» **AIM**: Determine how many lines of the data below contain the string "camera", treating uppercase and lowercase as distinct, and reply with that number alone.

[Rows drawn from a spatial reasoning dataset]
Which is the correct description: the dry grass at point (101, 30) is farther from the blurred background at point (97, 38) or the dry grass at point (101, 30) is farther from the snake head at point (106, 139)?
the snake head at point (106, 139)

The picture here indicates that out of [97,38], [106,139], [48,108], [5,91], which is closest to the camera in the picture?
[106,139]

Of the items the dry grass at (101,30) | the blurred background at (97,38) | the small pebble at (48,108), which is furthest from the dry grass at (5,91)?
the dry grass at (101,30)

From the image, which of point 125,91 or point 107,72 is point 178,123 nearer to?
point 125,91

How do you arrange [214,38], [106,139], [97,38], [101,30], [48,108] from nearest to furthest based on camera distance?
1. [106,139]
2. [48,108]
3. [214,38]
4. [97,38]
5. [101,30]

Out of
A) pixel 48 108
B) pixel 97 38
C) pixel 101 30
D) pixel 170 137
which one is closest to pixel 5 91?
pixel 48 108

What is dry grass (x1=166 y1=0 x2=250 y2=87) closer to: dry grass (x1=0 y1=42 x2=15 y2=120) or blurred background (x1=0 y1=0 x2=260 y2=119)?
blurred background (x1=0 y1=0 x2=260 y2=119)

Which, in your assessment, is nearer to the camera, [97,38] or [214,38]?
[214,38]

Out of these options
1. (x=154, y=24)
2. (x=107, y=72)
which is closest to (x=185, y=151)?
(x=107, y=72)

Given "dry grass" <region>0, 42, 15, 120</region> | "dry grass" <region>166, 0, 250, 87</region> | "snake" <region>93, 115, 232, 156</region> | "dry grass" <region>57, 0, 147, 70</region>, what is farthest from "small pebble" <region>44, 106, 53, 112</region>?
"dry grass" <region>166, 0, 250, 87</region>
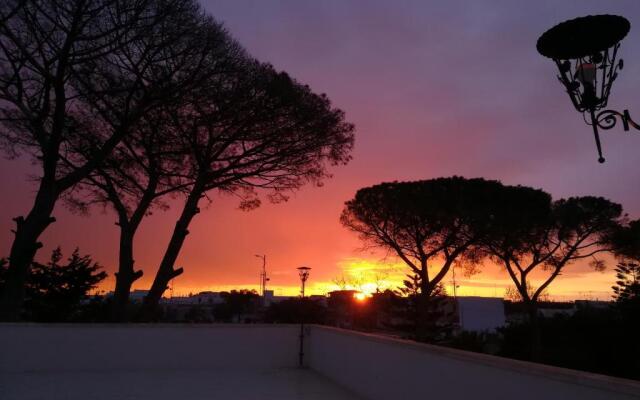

» **FULL RESPONSE**: 3